* _WHAT THE TASK ASKS_
Can you carry the article on John Schlimm's memoir talk further, picking up right after its final sentence?

International award-winning author and Pitt-Bradford alumnus John Schlimm will discuss and sign his new memoir, “Five Years in Heaven: The Unlikely Friendship That Answered Life's Greatest Questions,” on campus next week.

International award-winning author and Pitt-Bradford alumnus John Schlimm will discuss and sign his new memoir, “Five Years in Heaven: The Unlikely Friendship That Answered Life's Greatest Questions,” on campus next week.

Schlimm will speak at 7 p.m. Tuesday, Oct. 20, in the Harriett B. Wick Chapel at the University of Pittsburgh at Bradford. The “In Conversation with John Schlimm” event is being hosted by the Friends of Hanley Library and is open and free to the public.

“Five Years in Heaven” is the story of how, at age 31 and at a crucial crossroads in his life, Schlimm met 87-year-old nun and artist Sister Augustine, who had long been hidden away from the world in a remote corner of the 150-year-old St. Joseph Monastery in St. Marys.

Their hundreds of visits over five years provided Schlimm with a blueprint of universal answers and life lessons. Meanwhile during that period, Schlimm was able to show his friend that her life (and many talents as an artist) still had one very important last chapter left to go.

Items drawn from a dataset:
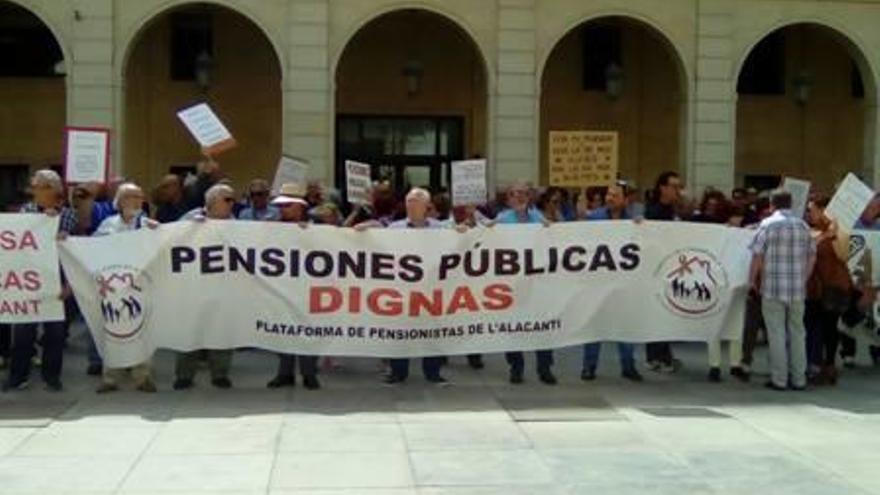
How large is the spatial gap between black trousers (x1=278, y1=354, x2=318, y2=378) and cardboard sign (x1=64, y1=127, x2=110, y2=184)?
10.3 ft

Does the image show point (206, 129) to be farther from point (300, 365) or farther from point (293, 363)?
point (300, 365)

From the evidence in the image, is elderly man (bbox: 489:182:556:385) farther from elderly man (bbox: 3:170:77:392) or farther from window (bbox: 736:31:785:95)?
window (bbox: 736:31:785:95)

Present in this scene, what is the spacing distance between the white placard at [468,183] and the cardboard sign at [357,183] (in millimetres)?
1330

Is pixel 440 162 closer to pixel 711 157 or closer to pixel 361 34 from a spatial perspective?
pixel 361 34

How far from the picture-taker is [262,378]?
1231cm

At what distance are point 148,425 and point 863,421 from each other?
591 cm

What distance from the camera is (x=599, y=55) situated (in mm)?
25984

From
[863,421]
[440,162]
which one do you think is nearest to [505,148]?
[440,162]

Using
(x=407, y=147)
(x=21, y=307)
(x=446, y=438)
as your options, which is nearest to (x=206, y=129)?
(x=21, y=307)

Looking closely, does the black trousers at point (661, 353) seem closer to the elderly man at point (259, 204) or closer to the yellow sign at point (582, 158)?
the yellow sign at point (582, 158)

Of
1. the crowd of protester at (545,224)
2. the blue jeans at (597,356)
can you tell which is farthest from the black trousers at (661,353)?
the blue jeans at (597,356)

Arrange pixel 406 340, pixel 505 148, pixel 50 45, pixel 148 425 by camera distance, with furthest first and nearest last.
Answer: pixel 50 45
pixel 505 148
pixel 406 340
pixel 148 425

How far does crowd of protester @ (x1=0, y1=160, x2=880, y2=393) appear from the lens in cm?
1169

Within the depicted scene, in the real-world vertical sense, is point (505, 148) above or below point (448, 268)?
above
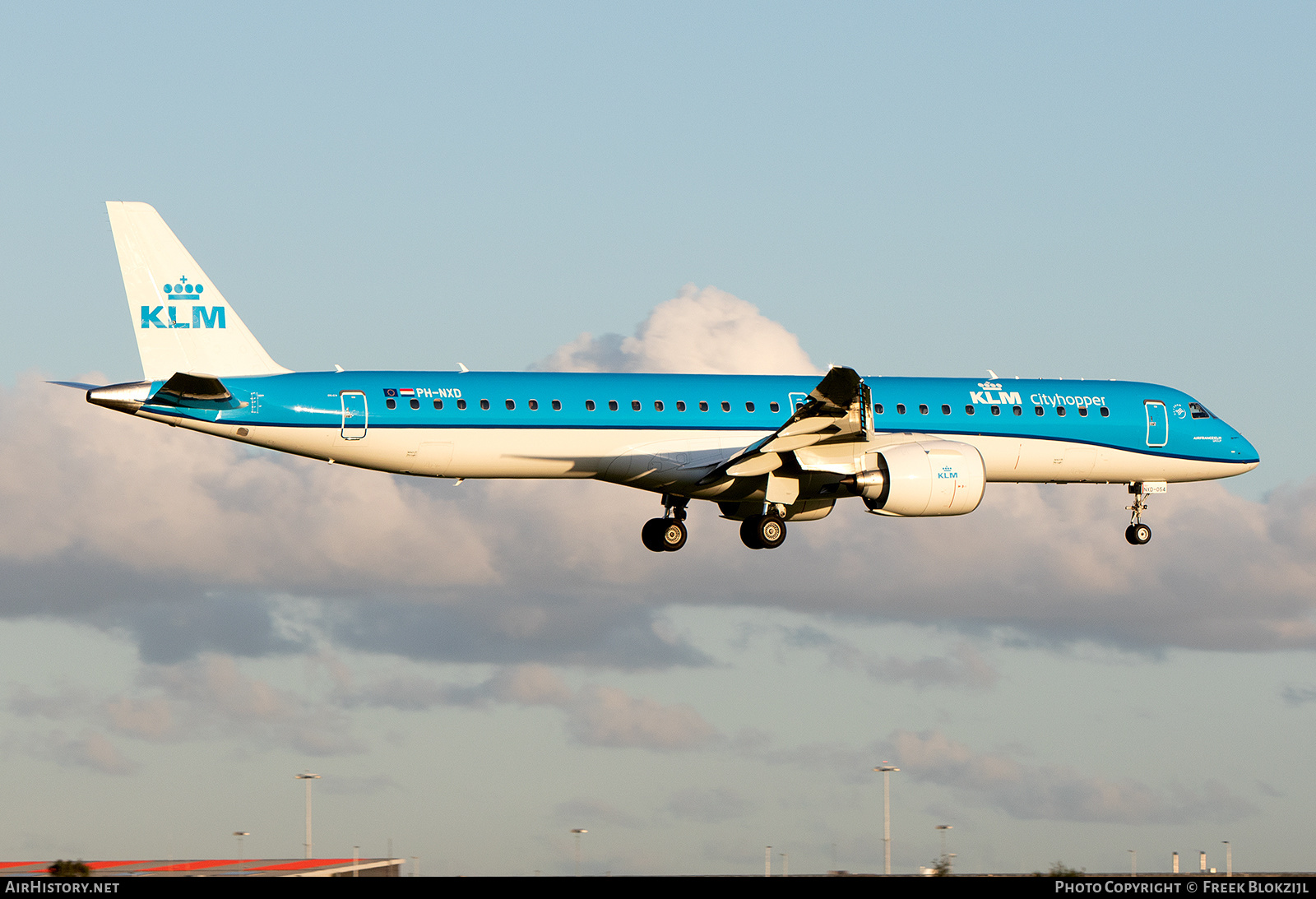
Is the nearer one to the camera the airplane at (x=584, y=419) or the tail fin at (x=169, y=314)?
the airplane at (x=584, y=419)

* _REPLY_
The book's grassroots message of hope and second chances has affected thousands, including a grandma in Iowa who asked Schlimm to draw a hummingbird in a copy for her daughter whose 8-year-old son passed away from cancer. Another mother told Schlimm about her son who is in the throes of drug addiction and how Sister Augustine's advice in the book is helping her to cope with this enormous challenge. With the release of the Korean and Chinese editions of the book, Sister's lessons are now reaching an international audience as well.

“Her cloistered world became my refuge and my most important classroom. From the beginning, we were teacher and student in ever-changing roles, traversing the ultimate once-in-a-lifetime pilgrimage,” Schlimm wrote. “Within those walls, I could ask any question, confide any secret, vent any frustration, and float any brainstorm. No topic was off-limits - from forgiveness, death, and even the existence of God, to love, success, creativity, sin, and my own lifelong struggles with personal demons.”